Court of Appeals of Ohio, Eighth District, Cuyahoga County
Mar 17, 2005
2005 Ohio 1178 (Ohio Ct. App. 2005)

Opinion

No. 84790.

March 17, 2005.

Criminal Appeal from Common Pleas Court, Case No. CR-412538.

Affirmed.

William D. Mason, Cuyahoga County Prosecutor, John J. Gallagher, Assistant, 8th Floor Justice Center, 1200 Ontario Street, Cleveland, OH 44113, for Plaintiff-Appellee.

Lynn D. Loritts, 1370 Ontario Street, 1328 Standard Building, Cleveland, OH 44113, for Defendant-Appellant.


JOURNAL ENTRY AND OPINION


{¶ 1} Defendant-appellant, William Tell, appeals the judgment of the Cuyahoga County Common Pleas Court convicting him of possession of drugs, preparation of drugs for sale and possession of criminal tools, which was rendered following a trial to the bench. For the reasons that follow, we affirm.

{¶ 2} The events giving rise to these convictions occurred in June 2001. According to the testimony of co-defendant Cornelius Taylor, appellant came to Taylor's house late one evening for the purpose of delivering several pounds of marijuana. Taylor testified that he had already paid appellant more than $5,000 for the transaction. Before appellant arrived, however, two intruders entered Taylor's house for the purpose of committing a robbery. Appellant arrived while the intruders were holding Taylor at gunpoint, whereupon appellant was similarly confined. A neighbor happened to observe these events and called the police.

{¶ 3} As the intruders escaped with an undisclosed amount of cash and other items, the police arrived and gave chase, eventually apprehending the thieves. Taylor testified that, during this foray, he and appellant hid the marijuana first in appellant's car and then in a toolbox behind the garage. Later, while questioning Taylor and appellant, Cleveland Police Officer Kevin Grady detected a strong odor of marijuana. He ultimately discovered the source of that odor as emanating from a locked toolbox located behind the garage. After a search warrant was obtained and executed, a large quantity of marijuana was discovered, later determined to weigh 3,920.85 grams. A handgun was also retrieved, which Taylor testified belonged to him.

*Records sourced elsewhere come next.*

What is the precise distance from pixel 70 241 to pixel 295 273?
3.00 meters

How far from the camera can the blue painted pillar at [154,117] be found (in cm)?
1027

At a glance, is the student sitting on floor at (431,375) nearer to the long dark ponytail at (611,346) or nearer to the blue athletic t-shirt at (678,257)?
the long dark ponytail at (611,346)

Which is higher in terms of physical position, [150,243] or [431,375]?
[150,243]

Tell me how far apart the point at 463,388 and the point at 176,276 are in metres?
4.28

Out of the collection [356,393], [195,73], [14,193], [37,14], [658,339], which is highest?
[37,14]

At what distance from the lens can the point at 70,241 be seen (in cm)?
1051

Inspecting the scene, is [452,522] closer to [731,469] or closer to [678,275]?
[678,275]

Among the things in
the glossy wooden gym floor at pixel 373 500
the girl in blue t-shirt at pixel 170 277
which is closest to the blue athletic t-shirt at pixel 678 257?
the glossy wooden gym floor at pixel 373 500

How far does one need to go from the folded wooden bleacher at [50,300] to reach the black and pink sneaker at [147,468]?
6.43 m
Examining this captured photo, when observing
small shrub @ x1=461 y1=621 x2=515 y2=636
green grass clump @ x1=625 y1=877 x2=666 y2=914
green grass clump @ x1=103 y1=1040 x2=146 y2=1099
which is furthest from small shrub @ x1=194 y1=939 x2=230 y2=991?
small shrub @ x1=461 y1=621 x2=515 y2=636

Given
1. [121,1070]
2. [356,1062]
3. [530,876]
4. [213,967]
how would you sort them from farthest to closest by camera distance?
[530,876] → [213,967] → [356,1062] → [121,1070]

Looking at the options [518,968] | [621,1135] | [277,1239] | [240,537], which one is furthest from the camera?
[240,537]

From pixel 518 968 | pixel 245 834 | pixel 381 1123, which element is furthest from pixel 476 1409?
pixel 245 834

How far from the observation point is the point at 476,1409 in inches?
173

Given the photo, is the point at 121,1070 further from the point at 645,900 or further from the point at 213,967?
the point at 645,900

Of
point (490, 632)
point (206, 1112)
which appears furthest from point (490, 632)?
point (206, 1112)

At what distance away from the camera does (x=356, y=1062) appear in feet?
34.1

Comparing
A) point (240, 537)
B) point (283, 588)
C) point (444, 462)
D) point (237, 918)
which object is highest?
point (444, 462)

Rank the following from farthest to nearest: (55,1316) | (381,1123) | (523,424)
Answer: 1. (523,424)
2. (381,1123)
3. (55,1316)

{¶ 4} Appellant and Taylor were indicted on charges of (1) possession of marijuana in an amount equal to or exceeding 5,000 grams but less than 20,000 grams, in violation of R.C. 2925.11; (2) preparation of drugs for sale in an amount equal to or exceeding 5,000 grams but less than 20,000 grams, in violation of R.C. 2925.03; and (3) possession of criminal tools, in violation of R.C. 2923.24. Appellant was also indicted for having a weapon while under disability, in violation of R.C. 2923.13. Firearm specifications were included in the first two counts of the indictment.

The offense of preparation of drugs for sale is now part of R.C. 2925.03, which governs the offense of trafficking in drugs. See former R.C. 2925.07, repealed by Am. H.B. No. 528, 148 Ohio Laws, Part III, 5767, effective February 13, 2001.

{¶ 5} A capias was issued in August 2001 when appellant failed to appear as originally scheduled. Taylor, on the other hand, appeared and pleaded guilty to possession of drugs in November 2001 and was sentenced accordingly. The remaining applicable charges against Taylor were dismissed, as was the firearm specification contained in the possession-of-drugs charge.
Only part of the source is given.